Current trend
The USD/JPY pair is correcting in a stable downward trend at 149.65 due to the American dollar weakening.
Yesterday, the Finance Ministry provided data on June market operations, which reflected currency interventions of about 5.5T yen. The report for last month is due at the end of August but already now, experts of the Bloomberg agency indicate that the expenses for this month were no less. In addition, the regulator’s officials are increasing monetary pressure, raising the interest rate from 0.10% to 0.25% and adopting a program to reduce the volume of government bond purchases (JGB), the volume of which will be about 400.0B yen per quarter. By the end of the year, it is planned to reduce the volume of purchases from the current 5.7T yen to 4.9T yen, and by the second quarter of 2026 – to 3.0T yen.
The American dollar is holding at 103.70 in USDX. US Fed officials maintained the parameters of the balance sheet reduction program and left the interest rate at 5.25–5.50%. The head of the regulator, Jerome Powell, noted that there was a high probability of reducing the September indicator but the final decision had not been made. The key markers of the assessment are still the inflation and labor market targets at 2.0%.
Support and resistance
On the daily chart, the trading instrument left the multi-month ascending channel of 163.00–156.00 and continues to decline.
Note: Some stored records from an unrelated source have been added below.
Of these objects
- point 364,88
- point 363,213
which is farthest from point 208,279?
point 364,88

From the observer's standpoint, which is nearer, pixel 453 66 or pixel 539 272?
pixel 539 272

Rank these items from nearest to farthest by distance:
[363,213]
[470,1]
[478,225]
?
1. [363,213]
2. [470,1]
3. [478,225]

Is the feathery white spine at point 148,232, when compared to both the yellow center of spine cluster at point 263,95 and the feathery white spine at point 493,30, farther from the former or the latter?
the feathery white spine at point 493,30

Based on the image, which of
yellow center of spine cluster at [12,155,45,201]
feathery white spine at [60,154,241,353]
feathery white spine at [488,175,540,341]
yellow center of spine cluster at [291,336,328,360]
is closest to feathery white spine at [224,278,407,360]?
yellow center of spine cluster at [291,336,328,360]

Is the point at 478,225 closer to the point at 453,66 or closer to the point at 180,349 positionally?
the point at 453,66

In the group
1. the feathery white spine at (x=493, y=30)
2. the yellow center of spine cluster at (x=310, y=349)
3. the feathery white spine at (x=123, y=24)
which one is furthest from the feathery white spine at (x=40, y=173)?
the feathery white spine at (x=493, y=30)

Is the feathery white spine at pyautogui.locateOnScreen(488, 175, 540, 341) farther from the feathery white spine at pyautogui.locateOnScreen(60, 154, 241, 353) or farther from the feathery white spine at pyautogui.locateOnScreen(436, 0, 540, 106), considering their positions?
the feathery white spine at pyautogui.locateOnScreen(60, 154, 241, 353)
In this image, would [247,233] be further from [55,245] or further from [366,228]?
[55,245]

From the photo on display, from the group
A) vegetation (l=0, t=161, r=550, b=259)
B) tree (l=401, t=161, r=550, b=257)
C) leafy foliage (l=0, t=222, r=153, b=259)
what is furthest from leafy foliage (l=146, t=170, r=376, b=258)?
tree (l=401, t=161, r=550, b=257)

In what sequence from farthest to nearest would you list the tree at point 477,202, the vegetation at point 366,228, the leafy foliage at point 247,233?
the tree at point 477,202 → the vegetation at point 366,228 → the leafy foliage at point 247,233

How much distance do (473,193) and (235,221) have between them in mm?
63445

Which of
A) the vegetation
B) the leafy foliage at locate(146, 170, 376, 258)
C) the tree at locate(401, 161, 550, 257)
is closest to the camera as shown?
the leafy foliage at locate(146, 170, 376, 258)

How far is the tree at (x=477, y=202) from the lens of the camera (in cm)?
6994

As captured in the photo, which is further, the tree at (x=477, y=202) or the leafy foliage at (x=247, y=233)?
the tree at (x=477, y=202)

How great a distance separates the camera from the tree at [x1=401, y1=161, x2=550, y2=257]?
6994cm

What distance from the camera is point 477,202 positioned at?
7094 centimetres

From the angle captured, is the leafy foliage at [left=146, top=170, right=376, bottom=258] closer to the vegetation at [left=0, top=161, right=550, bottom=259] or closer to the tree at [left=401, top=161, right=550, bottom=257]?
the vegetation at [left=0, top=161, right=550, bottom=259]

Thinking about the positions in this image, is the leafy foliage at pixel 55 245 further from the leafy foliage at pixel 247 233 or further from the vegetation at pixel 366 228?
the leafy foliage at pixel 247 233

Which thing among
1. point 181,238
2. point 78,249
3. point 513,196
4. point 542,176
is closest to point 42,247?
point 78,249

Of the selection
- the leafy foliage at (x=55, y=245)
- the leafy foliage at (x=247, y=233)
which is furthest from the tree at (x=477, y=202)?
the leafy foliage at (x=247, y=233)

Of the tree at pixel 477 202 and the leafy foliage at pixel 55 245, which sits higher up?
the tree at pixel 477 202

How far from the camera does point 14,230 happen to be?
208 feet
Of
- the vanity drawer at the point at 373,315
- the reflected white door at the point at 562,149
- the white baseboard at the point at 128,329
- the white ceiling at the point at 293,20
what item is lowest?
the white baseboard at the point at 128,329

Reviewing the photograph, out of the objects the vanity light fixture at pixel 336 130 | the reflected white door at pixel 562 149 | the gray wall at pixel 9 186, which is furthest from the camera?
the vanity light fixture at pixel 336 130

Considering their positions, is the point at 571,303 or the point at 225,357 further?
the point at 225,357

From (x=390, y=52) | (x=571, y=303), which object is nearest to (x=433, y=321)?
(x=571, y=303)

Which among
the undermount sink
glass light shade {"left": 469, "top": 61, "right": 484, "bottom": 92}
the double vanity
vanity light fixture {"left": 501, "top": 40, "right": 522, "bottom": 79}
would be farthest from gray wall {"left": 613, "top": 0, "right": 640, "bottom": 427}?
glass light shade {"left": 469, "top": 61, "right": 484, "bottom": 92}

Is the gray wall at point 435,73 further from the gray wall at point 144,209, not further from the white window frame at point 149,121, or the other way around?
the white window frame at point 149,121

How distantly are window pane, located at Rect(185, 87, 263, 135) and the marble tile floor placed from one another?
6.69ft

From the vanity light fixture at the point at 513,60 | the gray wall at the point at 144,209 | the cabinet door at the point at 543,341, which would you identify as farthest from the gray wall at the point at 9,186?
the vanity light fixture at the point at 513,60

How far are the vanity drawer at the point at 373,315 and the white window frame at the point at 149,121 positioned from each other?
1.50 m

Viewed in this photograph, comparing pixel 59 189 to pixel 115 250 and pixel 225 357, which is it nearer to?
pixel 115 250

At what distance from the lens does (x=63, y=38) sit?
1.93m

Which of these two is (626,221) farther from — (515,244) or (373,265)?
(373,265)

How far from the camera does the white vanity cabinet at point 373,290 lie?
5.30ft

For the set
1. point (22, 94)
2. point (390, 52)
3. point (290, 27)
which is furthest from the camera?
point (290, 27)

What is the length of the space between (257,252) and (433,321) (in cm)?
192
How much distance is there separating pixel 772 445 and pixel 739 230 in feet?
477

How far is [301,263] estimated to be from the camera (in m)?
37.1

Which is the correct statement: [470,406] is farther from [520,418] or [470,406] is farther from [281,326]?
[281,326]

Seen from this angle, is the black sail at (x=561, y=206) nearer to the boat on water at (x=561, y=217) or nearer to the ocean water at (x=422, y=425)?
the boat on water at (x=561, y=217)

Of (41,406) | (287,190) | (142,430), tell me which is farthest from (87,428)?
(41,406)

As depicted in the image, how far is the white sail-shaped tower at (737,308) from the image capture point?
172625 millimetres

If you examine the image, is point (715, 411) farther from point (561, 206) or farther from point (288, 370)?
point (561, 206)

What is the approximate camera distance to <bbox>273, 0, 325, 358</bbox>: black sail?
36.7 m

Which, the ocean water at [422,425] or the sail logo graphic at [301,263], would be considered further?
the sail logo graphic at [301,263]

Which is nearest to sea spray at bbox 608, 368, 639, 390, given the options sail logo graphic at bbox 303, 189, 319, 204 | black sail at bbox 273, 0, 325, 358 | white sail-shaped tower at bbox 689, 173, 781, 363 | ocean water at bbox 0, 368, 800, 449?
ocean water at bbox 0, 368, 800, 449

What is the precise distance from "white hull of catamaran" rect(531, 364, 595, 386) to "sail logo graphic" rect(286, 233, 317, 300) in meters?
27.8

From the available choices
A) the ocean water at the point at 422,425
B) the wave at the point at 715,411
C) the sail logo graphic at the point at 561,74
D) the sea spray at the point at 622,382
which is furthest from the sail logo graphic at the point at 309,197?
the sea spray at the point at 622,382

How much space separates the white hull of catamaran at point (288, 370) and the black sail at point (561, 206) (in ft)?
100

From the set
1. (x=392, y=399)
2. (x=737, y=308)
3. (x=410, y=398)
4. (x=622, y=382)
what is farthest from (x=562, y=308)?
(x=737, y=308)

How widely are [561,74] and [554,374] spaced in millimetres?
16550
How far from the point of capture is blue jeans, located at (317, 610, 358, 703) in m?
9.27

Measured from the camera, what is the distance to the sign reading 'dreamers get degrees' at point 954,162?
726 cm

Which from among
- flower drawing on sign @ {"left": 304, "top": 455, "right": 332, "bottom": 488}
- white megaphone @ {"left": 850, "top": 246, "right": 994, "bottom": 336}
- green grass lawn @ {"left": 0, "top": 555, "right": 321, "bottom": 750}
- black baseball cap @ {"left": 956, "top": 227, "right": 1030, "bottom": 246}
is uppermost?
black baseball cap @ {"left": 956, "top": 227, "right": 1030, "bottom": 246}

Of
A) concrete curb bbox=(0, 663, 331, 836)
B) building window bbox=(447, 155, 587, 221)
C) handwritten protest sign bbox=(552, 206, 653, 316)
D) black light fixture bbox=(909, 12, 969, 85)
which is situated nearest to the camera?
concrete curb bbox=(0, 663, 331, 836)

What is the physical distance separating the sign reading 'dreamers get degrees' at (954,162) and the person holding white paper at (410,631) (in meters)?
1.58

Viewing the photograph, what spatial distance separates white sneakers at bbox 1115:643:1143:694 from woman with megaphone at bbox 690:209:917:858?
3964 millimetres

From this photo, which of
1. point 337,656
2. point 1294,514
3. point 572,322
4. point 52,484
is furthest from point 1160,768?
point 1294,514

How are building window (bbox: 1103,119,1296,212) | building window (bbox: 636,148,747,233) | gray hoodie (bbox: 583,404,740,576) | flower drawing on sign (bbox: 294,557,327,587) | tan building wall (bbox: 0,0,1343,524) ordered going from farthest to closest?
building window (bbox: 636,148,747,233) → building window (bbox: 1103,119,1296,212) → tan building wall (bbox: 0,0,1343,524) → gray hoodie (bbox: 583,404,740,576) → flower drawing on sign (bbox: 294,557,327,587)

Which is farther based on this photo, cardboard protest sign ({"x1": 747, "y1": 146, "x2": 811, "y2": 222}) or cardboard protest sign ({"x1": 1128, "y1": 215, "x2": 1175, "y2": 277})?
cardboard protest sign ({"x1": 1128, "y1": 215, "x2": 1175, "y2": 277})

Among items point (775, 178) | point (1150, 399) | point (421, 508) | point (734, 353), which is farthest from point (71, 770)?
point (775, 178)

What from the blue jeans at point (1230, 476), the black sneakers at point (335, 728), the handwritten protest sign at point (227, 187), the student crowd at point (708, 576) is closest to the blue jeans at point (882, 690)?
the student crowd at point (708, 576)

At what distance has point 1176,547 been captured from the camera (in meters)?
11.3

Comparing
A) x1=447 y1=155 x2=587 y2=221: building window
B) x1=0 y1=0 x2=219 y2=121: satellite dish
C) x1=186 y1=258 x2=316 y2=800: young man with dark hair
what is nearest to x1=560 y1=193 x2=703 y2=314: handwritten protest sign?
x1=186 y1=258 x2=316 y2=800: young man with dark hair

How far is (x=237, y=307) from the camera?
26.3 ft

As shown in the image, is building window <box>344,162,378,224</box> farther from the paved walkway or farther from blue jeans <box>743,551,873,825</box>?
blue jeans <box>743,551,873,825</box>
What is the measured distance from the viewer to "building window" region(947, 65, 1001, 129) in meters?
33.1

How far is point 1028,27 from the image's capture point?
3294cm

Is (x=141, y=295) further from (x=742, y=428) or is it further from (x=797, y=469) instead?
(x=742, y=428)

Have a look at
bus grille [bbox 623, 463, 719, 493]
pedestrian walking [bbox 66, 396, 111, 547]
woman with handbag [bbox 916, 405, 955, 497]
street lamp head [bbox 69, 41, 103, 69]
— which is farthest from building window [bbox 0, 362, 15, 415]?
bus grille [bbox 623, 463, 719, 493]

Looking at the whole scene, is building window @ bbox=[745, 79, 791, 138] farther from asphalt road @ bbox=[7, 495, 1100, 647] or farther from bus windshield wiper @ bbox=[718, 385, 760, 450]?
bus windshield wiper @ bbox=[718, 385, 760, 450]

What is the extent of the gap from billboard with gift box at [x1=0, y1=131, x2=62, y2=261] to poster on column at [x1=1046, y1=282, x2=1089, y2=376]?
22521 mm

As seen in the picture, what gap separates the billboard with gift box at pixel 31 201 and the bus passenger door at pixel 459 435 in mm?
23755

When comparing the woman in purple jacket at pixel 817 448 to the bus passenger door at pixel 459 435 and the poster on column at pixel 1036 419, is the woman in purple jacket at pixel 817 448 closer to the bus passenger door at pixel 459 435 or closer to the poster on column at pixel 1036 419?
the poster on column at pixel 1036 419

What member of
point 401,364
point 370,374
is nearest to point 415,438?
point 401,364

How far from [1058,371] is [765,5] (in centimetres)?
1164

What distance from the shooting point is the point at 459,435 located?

Technical indicators keep a stable sell signal: fast EMA on the Alligator indicator are much lower than the signal line, and the AO histogram forms downward bars in the sell zone.
Resistance levels: 150.50, 153.00.
Support levels: 148.50, 146.00.
Trading tips
Short positions may be opened after the price declines and consolidates below 148.50, with the target at 146.00. Stop loss is 150.00. Implementation period: 7 days or more.
In case of overcoming resistance and asset growth and consolidation of the price above 150.50, with the target at 153.00. Stop loss is 149.50.